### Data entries
--------------------

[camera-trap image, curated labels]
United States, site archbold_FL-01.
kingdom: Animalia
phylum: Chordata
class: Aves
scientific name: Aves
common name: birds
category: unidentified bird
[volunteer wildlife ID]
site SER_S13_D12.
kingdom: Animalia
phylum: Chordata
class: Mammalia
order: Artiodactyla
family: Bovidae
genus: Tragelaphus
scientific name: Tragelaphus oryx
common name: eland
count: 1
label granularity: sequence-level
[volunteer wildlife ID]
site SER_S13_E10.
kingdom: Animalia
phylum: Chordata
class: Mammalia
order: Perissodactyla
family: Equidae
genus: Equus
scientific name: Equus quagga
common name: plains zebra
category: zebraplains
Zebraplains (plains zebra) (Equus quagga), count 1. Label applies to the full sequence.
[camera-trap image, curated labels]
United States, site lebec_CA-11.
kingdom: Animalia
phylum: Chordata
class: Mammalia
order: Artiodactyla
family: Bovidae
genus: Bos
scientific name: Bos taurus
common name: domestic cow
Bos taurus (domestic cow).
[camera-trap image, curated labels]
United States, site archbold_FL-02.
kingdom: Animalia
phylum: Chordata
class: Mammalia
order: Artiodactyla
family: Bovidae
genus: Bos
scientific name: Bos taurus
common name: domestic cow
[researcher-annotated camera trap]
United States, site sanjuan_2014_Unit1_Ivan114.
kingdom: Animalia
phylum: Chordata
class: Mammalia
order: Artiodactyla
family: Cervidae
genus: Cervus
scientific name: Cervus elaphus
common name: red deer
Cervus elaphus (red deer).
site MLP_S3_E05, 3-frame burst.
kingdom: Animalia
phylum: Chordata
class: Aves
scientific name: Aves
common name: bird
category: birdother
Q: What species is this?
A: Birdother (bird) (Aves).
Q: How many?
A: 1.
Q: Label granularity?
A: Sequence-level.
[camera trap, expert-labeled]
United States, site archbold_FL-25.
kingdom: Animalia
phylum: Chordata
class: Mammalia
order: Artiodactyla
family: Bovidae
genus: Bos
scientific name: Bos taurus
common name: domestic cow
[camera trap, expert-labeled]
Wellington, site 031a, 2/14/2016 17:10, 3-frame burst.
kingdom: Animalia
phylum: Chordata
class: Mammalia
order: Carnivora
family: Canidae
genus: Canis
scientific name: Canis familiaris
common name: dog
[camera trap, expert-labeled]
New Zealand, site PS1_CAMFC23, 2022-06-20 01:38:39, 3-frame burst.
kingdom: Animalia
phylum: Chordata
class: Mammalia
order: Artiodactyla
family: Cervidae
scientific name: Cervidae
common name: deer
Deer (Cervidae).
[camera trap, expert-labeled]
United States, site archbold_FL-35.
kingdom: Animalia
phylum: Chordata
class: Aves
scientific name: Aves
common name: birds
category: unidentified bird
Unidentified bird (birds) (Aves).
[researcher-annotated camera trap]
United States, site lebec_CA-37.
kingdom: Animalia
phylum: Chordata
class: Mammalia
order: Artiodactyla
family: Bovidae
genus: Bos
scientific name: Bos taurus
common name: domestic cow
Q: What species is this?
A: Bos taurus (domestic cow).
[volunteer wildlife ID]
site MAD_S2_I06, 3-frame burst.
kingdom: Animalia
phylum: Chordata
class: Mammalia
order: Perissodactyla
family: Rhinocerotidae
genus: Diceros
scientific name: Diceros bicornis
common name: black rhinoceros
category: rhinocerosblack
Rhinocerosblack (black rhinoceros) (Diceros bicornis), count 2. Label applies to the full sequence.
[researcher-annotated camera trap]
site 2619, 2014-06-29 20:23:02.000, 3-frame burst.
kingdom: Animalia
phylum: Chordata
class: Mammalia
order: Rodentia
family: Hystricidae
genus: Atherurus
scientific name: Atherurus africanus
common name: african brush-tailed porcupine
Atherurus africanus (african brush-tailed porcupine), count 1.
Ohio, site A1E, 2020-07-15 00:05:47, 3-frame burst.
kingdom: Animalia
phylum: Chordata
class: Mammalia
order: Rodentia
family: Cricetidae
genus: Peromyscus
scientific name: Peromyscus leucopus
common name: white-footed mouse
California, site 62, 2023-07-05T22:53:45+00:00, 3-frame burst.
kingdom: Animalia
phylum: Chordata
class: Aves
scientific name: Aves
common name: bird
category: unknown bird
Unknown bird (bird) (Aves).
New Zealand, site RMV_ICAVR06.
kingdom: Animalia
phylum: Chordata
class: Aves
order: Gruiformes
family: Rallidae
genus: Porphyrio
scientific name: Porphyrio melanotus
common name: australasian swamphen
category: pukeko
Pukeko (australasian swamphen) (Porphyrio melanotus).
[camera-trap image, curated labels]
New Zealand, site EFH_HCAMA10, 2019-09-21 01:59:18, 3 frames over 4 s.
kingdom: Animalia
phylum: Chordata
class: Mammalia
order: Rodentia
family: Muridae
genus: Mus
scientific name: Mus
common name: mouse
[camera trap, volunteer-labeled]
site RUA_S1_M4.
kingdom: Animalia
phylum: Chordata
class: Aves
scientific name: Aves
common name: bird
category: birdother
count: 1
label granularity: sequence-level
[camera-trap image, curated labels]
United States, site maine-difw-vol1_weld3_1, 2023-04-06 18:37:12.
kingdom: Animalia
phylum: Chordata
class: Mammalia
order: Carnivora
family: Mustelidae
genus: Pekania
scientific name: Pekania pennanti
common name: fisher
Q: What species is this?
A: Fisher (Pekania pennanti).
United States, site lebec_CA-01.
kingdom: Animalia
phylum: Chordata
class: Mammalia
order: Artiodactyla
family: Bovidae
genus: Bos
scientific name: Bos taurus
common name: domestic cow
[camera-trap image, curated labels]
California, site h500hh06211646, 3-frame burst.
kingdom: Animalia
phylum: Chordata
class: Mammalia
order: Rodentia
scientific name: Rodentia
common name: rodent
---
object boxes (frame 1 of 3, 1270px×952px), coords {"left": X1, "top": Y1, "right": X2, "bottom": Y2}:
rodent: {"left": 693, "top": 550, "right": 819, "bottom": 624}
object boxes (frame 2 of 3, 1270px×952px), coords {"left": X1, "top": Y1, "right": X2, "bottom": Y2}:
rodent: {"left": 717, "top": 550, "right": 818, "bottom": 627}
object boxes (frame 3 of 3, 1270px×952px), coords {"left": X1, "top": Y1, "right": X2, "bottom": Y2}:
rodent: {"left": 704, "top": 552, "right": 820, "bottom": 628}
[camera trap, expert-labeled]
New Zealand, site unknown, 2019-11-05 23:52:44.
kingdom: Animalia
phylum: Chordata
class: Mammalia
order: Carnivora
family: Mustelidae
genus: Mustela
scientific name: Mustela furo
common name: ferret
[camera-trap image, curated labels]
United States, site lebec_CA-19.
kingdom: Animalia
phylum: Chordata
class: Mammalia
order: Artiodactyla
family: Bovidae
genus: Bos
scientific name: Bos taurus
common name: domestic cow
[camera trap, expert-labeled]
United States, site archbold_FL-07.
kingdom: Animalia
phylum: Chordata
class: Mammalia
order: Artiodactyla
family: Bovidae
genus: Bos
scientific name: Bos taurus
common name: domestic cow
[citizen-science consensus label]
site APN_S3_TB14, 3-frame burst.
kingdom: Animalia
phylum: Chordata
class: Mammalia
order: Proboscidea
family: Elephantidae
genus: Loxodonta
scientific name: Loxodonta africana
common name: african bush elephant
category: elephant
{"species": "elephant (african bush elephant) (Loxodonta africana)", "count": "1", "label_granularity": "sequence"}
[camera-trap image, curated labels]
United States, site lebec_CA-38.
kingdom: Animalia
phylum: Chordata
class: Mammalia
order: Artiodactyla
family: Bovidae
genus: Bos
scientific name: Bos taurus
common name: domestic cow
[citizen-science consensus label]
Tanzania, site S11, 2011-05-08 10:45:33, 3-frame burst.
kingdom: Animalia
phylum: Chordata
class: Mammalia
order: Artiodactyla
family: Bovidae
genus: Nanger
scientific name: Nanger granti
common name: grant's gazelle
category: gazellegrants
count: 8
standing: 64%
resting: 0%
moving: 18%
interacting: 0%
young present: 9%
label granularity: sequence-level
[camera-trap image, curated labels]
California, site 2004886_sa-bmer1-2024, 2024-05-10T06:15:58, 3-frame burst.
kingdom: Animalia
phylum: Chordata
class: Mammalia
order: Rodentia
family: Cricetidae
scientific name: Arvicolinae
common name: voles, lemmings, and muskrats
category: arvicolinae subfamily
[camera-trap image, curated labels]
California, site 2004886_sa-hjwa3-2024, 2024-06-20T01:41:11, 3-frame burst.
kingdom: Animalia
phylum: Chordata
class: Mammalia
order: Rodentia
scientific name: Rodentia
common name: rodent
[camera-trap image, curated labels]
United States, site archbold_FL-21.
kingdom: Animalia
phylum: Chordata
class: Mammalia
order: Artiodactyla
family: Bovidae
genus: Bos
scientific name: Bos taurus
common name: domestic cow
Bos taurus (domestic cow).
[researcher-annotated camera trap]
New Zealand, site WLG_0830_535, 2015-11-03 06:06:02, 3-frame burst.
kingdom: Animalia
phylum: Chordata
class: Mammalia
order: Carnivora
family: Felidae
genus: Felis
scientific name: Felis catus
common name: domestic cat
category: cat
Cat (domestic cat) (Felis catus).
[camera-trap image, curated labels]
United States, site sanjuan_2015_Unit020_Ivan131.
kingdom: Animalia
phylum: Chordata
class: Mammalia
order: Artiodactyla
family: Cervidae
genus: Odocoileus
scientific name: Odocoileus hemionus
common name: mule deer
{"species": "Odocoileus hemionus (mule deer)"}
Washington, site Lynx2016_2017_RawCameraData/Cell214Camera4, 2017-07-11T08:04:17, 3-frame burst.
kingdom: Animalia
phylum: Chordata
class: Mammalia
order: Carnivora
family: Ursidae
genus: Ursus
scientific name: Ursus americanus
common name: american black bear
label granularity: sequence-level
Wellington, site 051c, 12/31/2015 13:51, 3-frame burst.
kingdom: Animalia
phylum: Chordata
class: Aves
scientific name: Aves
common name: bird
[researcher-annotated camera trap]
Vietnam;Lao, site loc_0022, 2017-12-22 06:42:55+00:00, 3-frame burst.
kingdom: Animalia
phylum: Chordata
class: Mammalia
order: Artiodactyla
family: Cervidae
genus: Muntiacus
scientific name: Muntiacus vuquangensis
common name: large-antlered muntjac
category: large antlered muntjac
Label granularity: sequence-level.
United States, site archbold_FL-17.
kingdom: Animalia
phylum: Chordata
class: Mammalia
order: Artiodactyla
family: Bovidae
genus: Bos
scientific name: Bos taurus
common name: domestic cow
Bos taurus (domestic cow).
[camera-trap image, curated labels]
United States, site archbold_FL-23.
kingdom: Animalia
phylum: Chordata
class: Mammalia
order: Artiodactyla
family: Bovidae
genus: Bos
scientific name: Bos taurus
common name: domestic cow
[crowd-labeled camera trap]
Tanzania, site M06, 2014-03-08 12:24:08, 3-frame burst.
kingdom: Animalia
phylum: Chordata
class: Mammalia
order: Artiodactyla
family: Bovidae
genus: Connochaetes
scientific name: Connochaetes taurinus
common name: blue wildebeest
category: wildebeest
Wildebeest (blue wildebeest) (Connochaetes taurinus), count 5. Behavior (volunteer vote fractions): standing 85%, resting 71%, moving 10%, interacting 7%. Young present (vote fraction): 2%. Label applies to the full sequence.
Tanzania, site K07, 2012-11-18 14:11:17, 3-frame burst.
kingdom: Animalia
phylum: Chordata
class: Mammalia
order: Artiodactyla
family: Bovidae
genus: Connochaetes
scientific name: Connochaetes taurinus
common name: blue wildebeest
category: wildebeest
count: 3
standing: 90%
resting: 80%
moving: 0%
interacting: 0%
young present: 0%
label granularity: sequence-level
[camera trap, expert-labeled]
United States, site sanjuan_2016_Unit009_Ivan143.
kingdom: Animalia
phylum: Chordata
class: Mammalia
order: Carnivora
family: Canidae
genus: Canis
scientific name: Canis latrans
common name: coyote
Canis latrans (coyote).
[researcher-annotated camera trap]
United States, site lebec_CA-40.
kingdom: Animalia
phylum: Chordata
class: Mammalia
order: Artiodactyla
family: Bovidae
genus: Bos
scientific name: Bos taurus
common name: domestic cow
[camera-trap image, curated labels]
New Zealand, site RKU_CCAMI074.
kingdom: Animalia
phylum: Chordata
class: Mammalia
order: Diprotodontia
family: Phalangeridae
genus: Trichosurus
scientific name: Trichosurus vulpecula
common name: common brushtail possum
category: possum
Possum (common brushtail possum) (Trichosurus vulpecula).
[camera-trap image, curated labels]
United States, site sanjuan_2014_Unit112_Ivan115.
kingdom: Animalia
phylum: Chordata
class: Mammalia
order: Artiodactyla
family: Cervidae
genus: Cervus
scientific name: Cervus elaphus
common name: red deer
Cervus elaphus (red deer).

--------------------

### PROBLEM REQUIREMENTS
Lines from the top of the data above through the line containing "site SER_S13_E10." must be repeated exactly. All other lines stay out.

### SOLUTION TO THIS PROBLEM
[camera-trap image, curated labels]
United States, site archbold_FL-01.
kingdom: Animalia
phylum: Chordata
class: Aves
scientific name: Aves
common name: birds
category: unidentified bird
[volunteer wildlife ID]
site SER_S13_D12.
kingdom: Animalia
phylum: Chordata
class: Mammalia
order: Artiodactyla
family: Bovidae
genus: Tragelaphus
scientific name: Tragelaphus oryx
common name: eland
count: 1
label granularity: sequence-level
[volunteer wildlife ID]
site SER_S13_E10.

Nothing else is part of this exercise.